Arguments for God's Existence in Classical Islamic Thought

Arguments for God's Existence in Classical Islamic Thought

Philosophy and Sufism

Arguments for God's Existence in Classical Islamic Thought
A REAPPRAISAL OF THE DISCOURSE

Author(s): Hannah C. Erlwein

Reviewed by: Ammar Khan Nasir

 

Review

Theological debates and contestations about God have been multi-faceted and diverse in the history of the Muslim rational tradition. Each points to a variety of theological concerns that were at the heart of these rational discourses. Broadly, they could be classified as internal and external debates depending on whether or not the interlocutors belonged to the community of the faithful. To the former category, for example, can be ascribed religious polemics on the corporeality or absolute transcendence of God, discussions on the nature and inter-relation of divine attributes, and debates on whether the world was co-eternal with God, though causally dependent on him, or had a temporal origination that was subsequent to its non-existence.

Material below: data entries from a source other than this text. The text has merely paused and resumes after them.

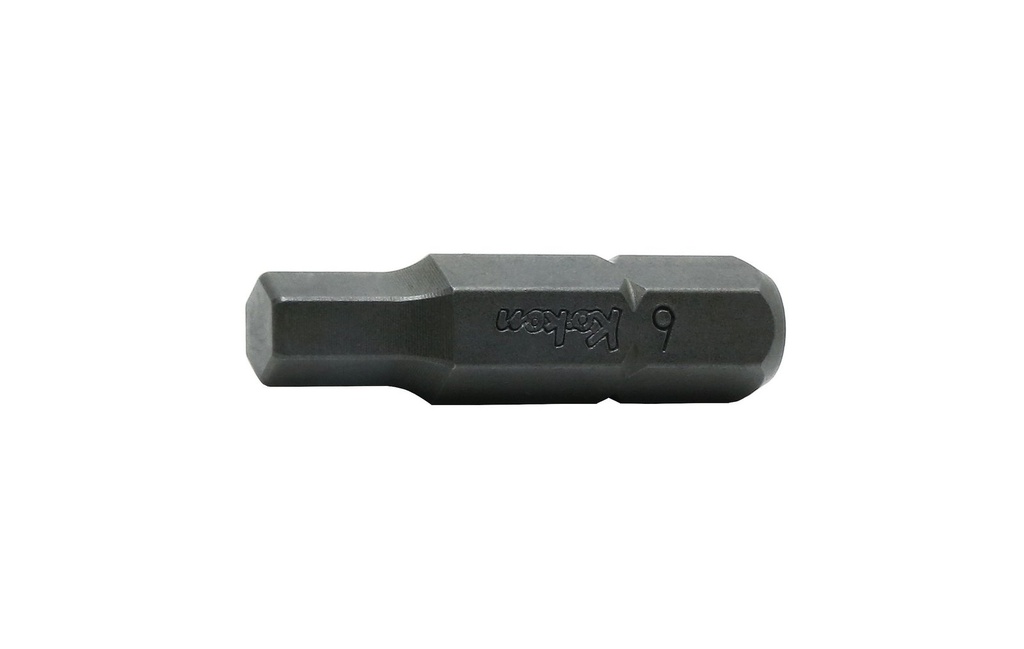 Bit 5/16 in., DIN 3126-C8, hex (71800091, PICHLER)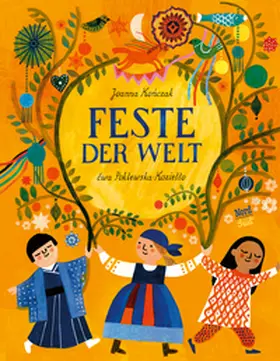 Konczak |  Feste der Welt | Buch |  Sack Fachmedien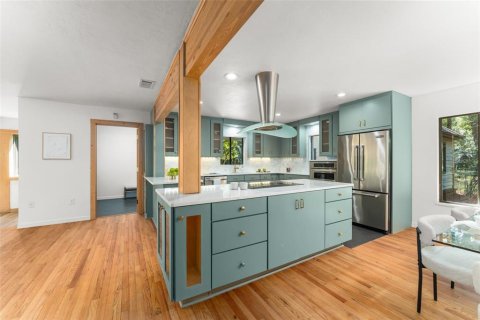 Casa en venta en Gainesville, Florida, 5 dormitorios, 308.62 m2 № 2396845 - foto 10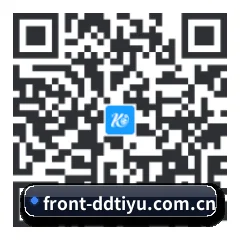 APP 安卓 二维码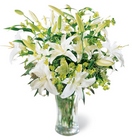 Lilies & More Bouquet from Backstage Florist in Richardson, Texas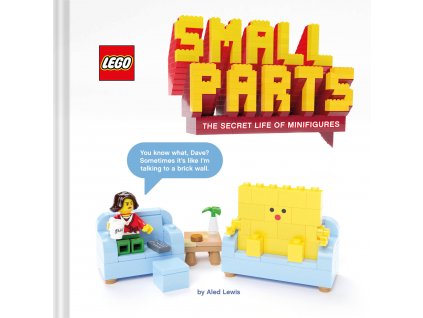 Abrams - LEGO Small Parts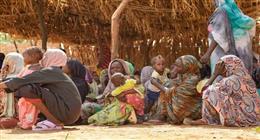 ممثل الأمم المتحدة للمرأة: الوصول إلى مناطق النزاع في السودان بالغ الصعوبة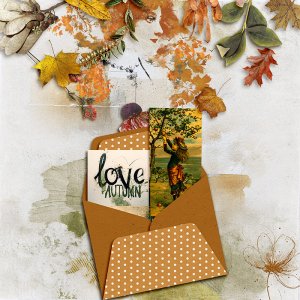 Love Autumn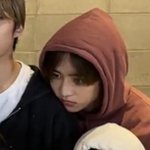 [더보이즈] 오늘 서누 초코볼그<b>잡채</b>임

The external contestations were exemplified by questions regarding the unity or plurality of divine entities, the way one should conceptualise the origination of the world from God, and whether the existence of the world could be explained by its own self or needed to be ascribed to the creative activity of a creator. The present work by Hanna C. Erlwein, which is originally based on her doctoral dissertation, aims to subject one particular discourse, that of the rational proofs of God’s existence in Islamic intellectual tradition, to a critical re-evaluation.